### Instructions to follow
Edit the data below by replacing "Each item" with "Every entry" and leaving everything else unchanged.

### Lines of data

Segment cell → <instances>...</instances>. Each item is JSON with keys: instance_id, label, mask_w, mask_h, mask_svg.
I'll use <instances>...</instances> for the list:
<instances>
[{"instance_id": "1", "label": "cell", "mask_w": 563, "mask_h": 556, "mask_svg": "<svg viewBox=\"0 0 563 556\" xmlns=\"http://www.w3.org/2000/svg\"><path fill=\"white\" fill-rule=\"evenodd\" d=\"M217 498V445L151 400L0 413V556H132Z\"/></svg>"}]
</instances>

### Problem solution
Segment cell → <instances>...</instances>. Every entry is JSON with keys: instance_id, label, mask_w, mask_h, mask_svg.
I'll use <instances>...</instances> for the list:
<instances>
[{"instance_id": "1", "label": "cell", "mask_w": 563, "mask_h": 556, "mask_svg": "<svg viewBox=\"0 0 563 556\" xmlns=\"http://www.w3.org/2000/svg\"><path fill=\"white\" fill-rule=\"evenodd\" d=\"M217 498V445L151 400L0 413V556H132Z\"/></svg>"}]
</instances>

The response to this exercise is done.